▸ Instructions for the task
Which lines below contain the word "exists"? Show every one of them.

▸ Data for processing
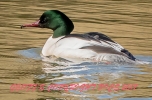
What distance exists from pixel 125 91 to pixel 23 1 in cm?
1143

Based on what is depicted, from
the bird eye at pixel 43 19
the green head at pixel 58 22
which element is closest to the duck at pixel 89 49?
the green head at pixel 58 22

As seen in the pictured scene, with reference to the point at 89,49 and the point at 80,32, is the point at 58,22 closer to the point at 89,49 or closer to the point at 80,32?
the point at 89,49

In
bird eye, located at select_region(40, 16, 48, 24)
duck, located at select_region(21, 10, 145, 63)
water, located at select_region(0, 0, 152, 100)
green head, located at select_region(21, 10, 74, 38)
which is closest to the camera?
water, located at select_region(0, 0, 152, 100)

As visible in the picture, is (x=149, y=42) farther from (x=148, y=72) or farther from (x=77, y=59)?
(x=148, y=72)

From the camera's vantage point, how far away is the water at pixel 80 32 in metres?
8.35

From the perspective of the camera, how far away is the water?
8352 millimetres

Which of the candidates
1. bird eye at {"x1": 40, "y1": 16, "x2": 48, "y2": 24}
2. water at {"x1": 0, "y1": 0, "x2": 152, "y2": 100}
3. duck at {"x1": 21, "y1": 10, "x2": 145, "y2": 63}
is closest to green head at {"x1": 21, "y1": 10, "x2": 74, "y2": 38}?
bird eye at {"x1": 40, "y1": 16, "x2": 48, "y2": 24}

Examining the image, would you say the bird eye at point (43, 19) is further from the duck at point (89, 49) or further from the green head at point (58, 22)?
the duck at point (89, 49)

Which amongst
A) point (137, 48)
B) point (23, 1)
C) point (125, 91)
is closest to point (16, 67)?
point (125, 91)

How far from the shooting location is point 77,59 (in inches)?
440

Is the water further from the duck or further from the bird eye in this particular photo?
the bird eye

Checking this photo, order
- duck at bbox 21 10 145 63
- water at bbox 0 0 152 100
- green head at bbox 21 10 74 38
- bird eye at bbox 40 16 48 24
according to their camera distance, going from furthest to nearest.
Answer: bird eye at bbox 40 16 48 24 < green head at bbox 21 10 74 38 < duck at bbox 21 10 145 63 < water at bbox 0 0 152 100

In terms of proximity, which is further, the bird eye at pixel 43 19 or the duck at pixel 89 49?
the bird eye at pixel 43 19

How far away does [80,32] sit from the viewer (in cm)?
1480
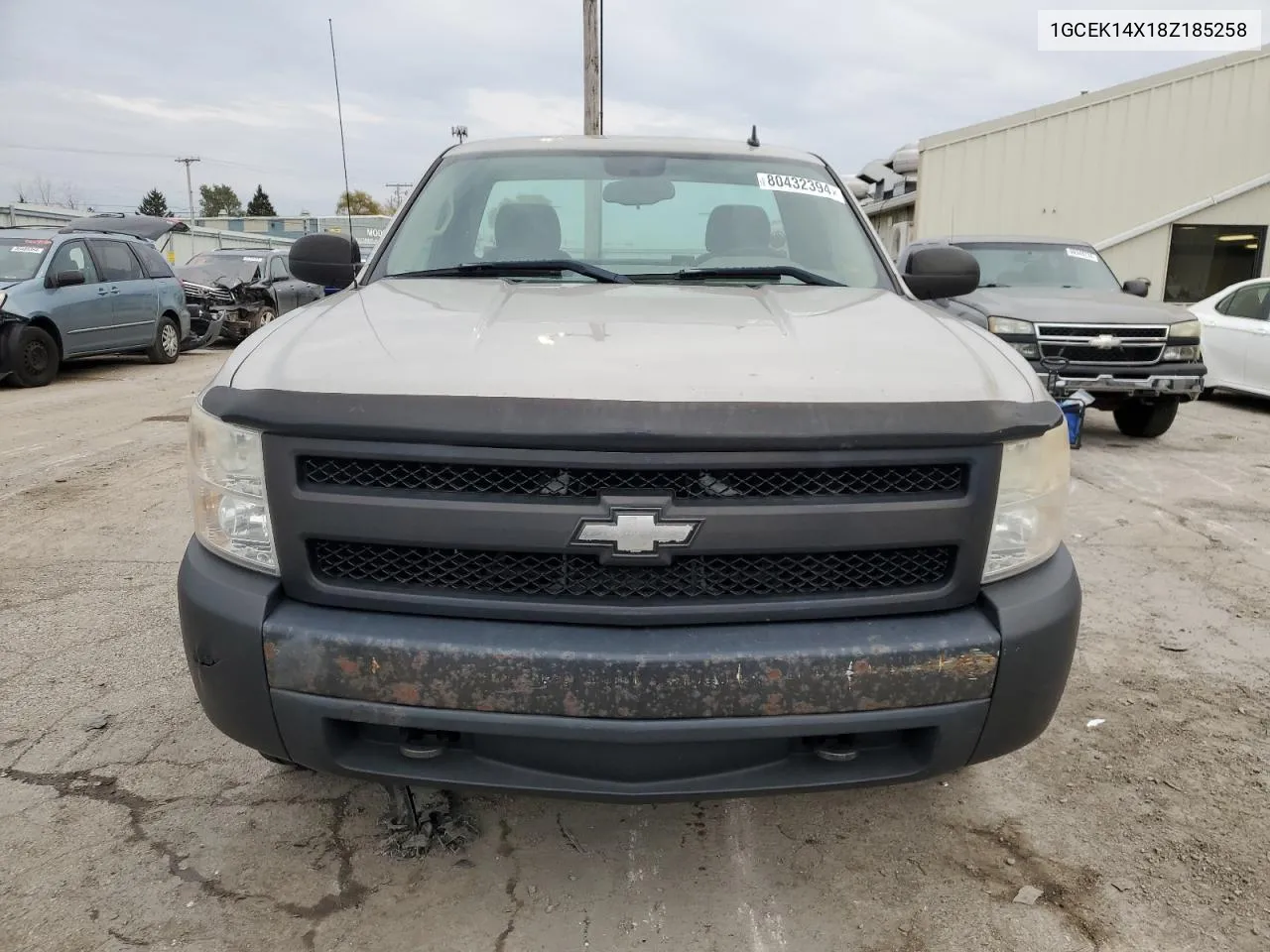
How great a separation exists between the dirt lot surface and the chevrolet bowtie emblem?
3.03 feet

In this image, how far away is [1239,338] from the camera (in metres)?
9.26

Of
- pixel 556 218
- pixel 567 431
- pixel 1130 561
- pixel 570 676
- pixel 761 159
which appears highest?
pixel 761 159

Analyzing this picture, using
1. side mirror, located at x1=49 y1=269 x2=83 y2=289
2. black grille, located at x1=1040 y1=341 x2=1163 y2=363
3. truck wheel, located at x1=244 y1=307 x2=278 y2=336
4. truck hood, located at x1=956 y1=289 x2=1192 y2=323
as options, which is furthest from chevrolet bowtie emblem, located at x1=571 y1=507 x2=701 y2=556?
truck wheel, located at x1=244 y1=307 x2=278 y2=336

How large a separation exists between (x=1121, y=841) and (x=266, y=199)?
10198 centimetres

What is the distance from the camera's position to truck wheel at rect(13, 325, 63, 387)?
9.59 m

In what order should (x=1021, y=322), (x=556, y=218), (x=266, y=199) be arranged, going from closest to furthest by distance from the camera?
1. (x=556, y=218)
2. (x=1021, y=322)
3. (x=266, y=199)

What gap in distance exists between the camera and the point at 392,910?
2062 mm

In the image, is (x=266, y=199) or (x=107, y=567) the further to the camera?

▸ Full answer
What distance exists from pixel 125 91 to pixel 23 1 in cm?
How great a separation exists between the dirt lot surface and the chevrolet bowtie emblem?
How large a separation exists between (x=1121, y=841) and (x=266, y=199)?
What gap in distance exists between the camera and the point at 392,910?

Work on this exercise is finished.